In jenen Wünschen, für die man alles tun würde, wie man es gerne sagt, in jenen Gelüsten nach Gefühlen, für welche die eigene Imaginationskraft nicht mehr ausreicht.
In jenen Tiefen, die man sich selbst nicht eingestehen würde, in dem Trieb, welcher durch alle Mauern von Moral und Anstand bricht und für den Verantwortung nichts, aber Befriedigung alles bedeutet.
In jenem Drang nach dem endgültigen Extremum, nach der absoluten Ekstase, für die man über Leichen gehen würde - vielleicht auch über die eigene Leiche?
"...Doors to the pleasures of heaven and hell. I didn't care, which. I thought I'd gone to the limits. I hadn't. The Cenobites gave me an experience beyond limits... pain and pleasure, indivisible."
Und so entsteigt die Hölle dem Inneren und reißt das Äußere mit sich mit, kettet es ein und zieht es auseinander, bis nur noch blutige Stücke übrig bleiben und ein zwischen kalten Mauer widerhallender Schrei nach Erlösung.
Bis das lebenstragende Blut eine Brücke zwischen dem Jenseits und der irdischen Ebene erschafft und ein aus der Hölle entflohener nach Fleisch geifert, ohne Rücksicht auf Verluste, gestützt durch die unnachgiebige Wolllust, die der bürgerlichen Langeweile entsteigt und auf der Suche nach der niemals vergessenen Lust den Hammer in die Hand nimmt, bereit, alles und jeden damit zu zerschlagen.
Doch sobald die Neugier wieder über der Angst siegt, sind sie wieder da und verlangen nach dem, was ihnen entflohen, sowie dem, was sie gerufen:
"Explorers in the further regions of experience. Demons to some. Angels to others."
Irgendwo zwischen Schmerz und Lust entfacht "Hellraiser" ein loderndes Fegefeuer, dessen Hitze nur ihn und wieder den Auftritten der Zenobiten weicht, von deren unendlich sadistisch scheinender Aura man gerne mehr spüren würde - doch gerade so wird jeder von ihnen gesprochener Satz unvergesslich: "We will tear your soul apart!"
Überhaupt ist das Drehbuch so straff, dass der Film wie im Fluge vorbeigeht, und dabei dennoch beinahe episch in seinen Dialogen, die einfacher und wirkungsvoller nicht sein könnten.

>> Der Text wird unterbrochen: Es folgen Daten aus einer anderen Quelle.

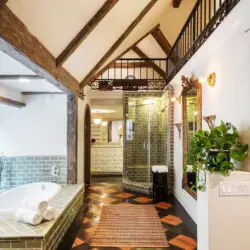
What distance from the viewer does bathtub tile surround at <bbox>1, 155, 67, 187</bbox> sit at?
4566 mm

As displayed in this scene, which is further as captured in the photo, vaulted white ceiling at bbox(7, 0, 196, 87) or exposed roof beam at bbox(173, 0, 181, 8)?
exposed roof beam at bbox(173, 0, 181, 8)

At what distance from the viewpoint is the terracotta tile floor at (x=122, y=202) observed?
2850 millimetres

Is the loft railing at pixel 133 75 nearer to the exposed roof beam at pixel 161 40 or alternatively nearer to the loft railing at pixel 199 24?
the exposed roof beam at pixel 161 40

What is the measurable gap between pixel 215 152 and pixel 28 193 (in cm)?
364

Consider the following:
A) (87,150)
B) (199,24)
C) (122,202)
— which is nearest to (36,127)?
(87,150)

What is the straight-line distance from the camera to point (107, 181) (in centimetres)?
657

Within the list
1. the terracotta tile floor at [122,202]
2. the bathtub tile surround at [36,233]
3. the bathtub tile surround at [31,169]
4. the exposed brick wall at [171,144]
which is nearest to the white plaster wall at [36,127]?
the bathtub tile surround at [31,169]

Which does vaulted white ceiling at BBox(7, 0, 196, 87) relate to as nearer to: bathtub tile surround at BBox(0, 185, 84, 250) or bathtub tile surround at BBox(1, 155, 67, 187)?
bathtub tile surround at BBox(1, 155, 67, 187)

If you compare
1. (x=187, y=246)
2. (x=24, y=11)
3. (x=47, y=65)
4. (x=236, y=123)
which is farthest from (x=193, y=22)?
(x=187, y=246)

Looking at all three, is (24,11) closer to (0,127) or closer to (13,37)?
(13,37)

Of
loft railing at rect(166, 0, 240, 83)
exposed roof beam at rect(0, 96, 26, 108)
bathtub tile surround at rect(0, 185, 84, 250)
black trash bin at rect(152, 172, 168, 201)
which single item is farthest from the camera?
black trash bin at rect(152, 172, 168, 201)

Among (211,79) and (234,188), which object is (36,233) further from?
(211,79)

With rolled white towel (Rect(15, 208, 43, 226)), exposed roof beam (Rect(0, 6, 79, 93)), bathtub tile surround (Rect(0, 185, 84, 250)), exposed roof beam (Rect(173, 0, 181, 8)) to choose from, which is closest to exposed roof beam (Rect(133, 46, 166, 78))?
exposed roof beam (Rect(173, 0, 181, 8))

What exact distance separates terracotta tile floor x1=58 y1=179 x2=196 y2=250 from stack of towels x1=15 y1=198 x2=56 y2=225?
18.7 inches
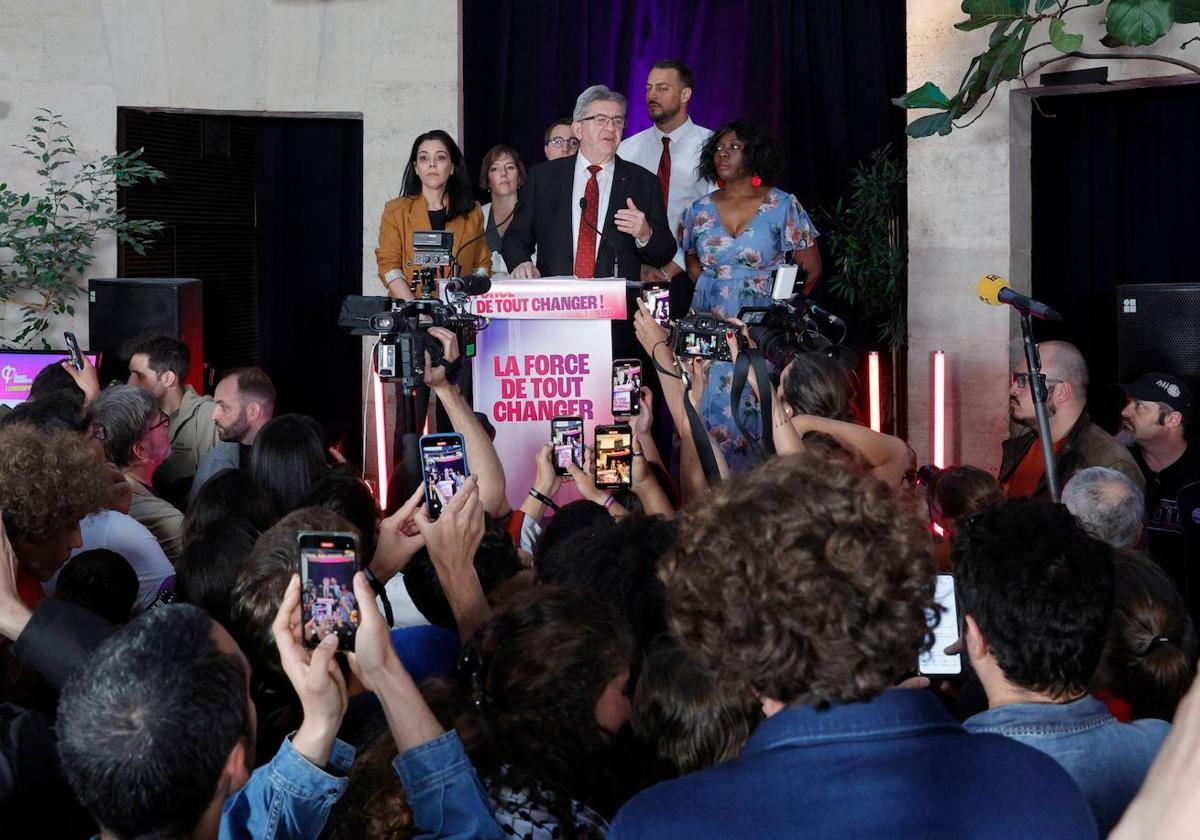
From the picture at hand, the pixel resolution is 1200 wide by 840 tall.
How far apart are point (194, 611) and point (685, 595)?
0.59 meters

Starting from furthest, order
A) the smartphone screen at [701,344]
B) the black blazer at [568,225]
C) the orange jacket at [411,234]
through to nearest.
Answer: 1. the orange jacket at [411,234]
2. the black blazer at [568,225]
3. the smartphone screen at [701,344]

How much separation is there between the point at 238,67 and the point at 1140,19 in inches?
176

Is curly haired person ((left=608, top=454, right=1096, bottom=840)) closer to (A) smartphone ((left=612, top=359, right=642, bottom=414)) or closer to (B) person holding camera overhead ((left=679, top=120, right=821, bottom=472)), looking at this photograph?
(A) smartphone ((left=612, top=359, right=642, bottom=414))

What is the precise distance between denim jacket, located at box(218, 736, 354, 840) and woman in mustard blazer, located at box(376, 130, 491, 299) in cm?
457

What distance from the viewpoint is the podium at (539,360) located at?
5102 mm

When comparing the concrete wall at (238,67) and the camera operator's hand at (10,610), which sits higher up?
the concrete wall at (238,67)

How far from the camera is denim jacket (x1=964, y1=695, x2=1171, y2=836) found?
172 centimetres

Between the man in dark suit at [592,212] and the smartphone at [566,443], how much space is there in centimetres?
179

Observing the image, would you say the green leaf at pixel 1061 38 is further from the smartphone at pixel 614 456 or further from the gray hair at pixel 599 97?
the smartphone at pixel 614 456

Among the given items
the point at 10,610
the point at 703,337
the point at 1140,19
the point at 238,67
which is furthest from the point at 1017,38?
the point at 10,610

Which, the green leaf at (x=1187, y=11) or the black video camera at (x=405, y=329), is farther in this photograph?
the green leaf at (x=1187, y=11)

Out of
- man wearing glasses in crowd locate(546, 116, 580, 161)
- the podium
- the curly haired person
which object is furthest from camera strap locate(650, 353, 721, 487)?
man wearing glasses in crowd locate(546, 116, 580, 161)

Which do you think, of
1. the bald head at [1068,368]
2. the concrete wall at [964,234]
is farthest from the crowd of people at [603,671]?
the concrete wall at [964,234]

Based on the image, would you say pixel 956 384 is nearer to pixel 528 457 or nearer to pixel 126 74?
pixel 528 457
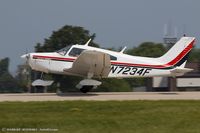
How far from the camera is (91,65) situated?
71.1 feet

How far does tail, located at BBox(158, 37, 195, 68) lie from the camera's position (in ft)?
76.5

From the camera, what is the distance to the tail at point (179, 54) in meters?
23.3

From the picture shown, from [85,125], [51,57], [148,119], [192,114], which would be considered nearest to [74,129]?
[85,125]

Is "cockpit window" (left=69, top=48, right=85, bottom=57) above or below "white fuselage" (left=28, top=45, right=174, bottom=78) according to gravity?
above

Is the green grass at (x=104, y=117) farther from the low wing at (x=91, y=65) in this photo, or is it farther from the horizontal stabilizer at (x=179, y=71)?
the horizontal stabilizer at (x=179, y=71)

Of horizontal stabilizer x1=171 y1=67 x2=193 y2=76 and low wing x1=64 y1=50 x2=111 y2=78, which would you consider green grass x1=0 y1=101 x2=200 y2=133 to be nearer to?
low wing x1=64 y1=50 x2=111 y2=78

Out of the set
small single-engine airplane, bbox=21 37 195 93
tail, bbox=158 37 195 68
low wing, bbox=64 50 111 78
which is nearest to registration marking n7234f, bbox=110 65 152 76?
small single-engine airplane, bbox=21 37 195 93

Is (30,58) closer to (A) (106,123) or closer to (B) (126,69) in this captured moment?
(B) (126,69)

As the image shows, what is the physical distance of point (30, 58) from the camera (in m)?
22.5

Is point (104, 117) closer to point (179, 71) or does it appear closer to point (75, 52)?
point (75, 52)

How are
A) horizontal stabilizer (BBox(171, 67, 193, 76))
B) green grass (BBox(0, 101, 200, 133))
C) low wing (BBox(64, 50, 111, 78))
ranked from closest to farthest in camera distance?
green grass (BBox(0, 101, 200, 133)) < low wing (BBox(64, 50, 111, 78)) < horizontal stabilizer (BBox(171, 67, 193, 76))

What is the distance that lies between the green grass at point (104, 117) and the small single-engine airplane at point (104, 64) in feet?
19.6

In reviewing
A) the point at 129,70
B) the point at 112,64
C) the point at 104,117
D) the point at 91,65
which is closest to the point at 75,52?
the point at 91,65

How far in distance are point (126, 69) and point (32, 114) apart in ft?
32.1
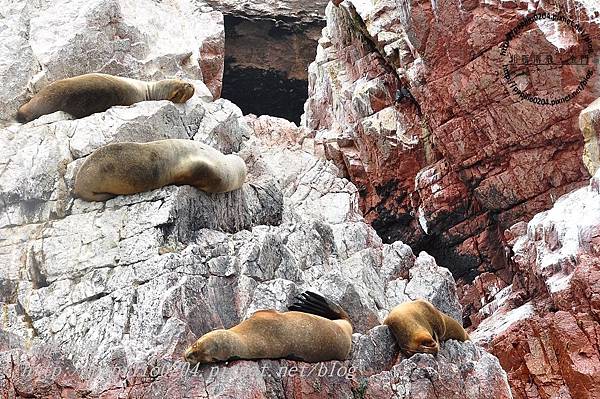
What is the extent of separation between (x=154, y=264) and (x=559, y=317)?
6910mm

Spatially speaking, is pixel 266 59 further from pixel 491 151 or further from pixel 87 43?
pixel 87 43

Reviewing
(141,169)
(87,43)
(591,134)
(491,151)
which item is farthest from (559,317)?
(87,43)

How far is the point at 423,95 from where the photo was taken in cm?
1844

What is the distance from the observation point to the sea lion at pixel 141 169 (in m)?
10.9

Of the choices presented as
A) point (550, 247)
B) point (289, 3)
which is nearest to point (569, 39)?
point (550, 247)

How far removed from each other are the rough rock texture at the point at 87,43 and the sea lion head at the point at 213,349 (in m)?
5.82

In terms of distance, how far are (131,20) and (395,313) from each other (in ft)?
25.1

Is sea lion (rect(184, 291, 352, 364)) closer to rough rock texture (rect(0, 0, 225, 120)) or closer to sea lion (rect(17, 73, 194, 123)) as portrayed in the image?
sea lion (rect(17, 73, 194, 123))

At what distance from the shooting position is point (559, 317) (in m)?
13.8

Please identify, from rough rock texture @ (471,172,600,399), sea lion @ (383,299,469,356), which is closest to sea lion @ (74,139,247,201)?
sea lion @ (383,299,469,356)

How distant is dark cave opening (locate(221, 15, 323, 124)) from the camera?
25.3 metres

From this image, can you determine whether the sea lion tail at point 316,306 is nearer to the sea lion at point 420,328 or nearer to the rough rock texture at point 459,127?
the sea lion at point 420,328

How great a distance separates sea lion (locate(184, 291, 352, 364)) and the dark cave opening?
16207 millimetres

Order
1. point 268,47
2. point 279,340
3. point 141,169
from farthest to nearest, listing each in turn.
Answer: point 268,47 → point 141,169 → point 279,340
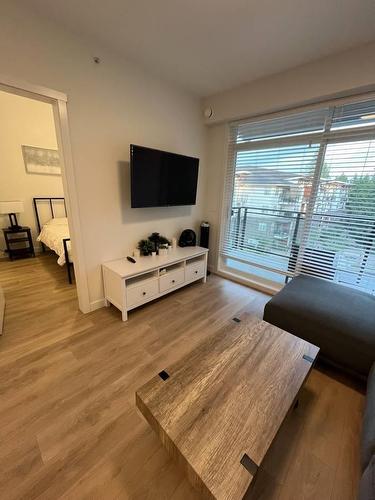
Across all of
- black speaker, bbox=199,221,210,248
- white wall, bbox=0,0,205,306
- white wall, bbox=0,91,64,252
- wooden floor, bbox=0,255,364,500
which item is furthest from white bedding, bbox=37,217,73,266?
black speaker, bbox=199,221,210,248

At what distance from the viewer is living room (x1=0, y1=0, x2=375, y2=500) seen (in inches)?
38.9

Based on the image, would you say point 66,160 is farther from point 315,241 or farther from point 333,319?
point 315,241

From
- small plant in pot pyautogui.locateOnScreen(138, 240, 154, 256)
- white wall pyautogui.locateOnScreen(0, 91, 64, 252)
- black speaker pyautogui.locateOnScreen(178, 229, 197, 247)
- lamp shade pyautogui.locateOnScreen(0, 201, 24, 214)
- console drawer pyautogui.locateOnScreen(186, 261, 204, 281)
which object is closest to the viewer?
small plant in pot pyautogui.locateOnScreen(138, 240, 154, 256)

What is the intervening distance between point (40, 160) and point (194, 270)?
12.0 feet

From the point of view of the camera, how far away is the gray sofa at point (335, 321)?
140 cm

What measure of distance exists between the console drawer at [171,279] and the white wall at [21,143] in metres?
3.18

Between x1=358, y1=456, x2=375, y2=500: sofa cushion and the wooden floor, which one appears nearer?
x1=358, y1=456, x2=375, y2=500: sofa cushion

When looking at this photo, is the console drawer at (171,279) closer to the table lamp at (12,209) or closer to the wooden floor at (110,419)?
the wooden floor at (110,419)

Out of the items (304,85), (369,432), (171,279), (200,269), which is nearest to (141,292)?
(171,279)

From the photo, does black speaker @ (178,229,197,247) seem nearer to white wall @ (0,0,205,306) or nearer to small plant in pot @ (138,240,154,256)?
white wall @ (0,0,205,306)

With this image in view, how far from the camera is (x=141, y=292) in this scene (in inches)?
87.1

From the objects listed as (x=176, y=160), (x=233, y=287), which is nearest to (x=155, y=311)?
(x=233, y=287)

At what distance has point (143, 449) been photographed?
1114mm

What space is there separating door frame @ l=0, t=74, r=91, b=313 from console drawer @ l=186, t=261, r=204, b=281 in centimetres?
121
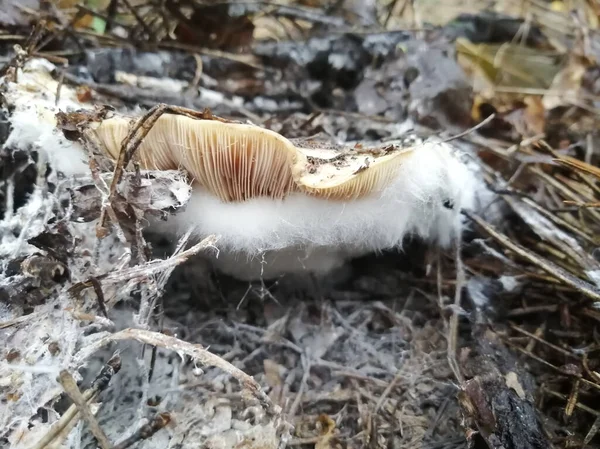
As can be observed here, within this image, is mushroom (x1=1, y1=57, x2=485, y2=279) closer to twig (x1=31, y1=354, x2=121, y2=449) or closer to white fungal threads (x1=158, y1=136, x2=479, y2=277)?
white fungal threads (x1=158, y1=136, x2=479, y2=277)

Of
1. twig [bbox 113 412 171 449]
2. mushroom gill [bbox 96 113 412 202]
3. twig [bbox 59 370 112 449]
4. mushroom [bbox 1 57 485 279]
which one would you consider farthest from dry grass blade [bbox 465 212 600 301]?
twig [bbox 59 370 112 449]

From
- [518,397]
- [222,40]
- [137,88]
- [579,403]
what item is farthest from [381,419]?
[222,40]

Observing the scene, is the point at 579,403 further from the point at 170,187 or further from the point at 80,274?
the point at 80,274

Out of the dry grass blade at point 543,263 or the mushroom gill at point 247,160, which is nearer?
the mushroom gill at point 247,160

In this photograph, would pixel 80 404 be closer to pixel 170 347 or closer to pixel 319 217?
pixel 170 347

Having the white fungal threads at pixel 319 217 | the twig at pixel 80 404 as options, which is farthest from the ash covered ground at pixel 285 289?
the white fungal threads at pixel 319 217

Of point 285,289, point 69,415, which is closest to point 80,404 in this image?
point 69,415

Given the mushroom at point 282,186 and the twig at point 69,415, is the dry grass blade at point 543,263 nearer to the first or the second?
the mushroom at point 282,186
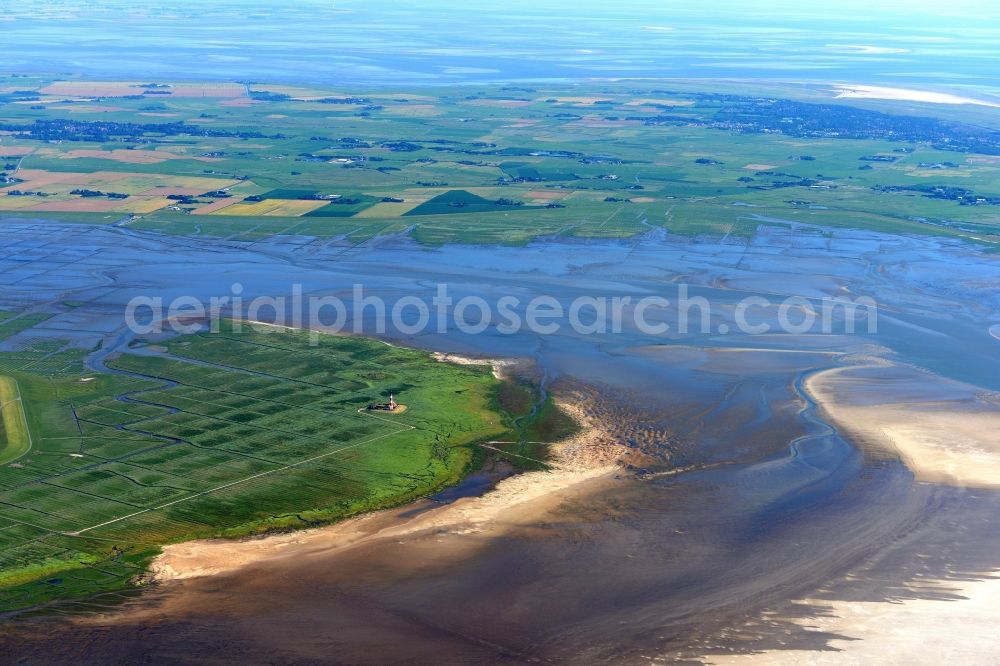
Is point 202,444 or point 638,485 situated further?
point 202,444

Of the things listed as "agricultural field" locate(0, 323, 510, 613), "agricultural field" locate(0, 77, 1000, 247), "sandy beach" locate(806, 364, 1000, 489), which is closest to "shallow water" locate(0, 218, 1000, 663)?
"sandy beach" locate(806, 364, 1000, 489)

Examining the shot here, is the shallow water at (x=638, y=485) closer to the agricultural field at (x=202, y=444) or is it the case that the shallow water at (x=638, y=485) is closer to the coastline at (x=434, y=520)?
the coastline at (x=434, y=520)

Die Gewaltdarstellung ist dabei nicht nur technisch (bis auf wenige grelle Ausrutscher gegen Ende) ansehnlich, sondern spielt oftmals auch geschickt mit dem Gegensatz von Fleisch und Metall, lässt beides in einer sadomasochistischen Vereinigung als Symbol für die ewige Qual fungieren und entfaltet eine Sogkraft, die über die Grenzen der Geschichte des Films hinausgeht.
"Hellraiser" ist echter Horror mit universellem psychischen Fundament, dessen BDSM-Attitüde sich in einigen unvergesslichen Ideen manifestiert und für eine gepflegte Gänsehaut sorgt, nicht zuletzt dank des grandiosen Designs der Zenobiten, die mehr morbide Ausstrahlung als geschätzte 99% aller anderen Horrorgeschöpfe haben.
Brutal, hintersinnig, besessen und lustvoll und völlig ohne vernachlässigbare Sequenzen in Szene gesetzt - ein in sich perfekter Höllentrip um Qual und Genuss und menschliche Extremen.
"No tears, please. It's a waste of good suffering."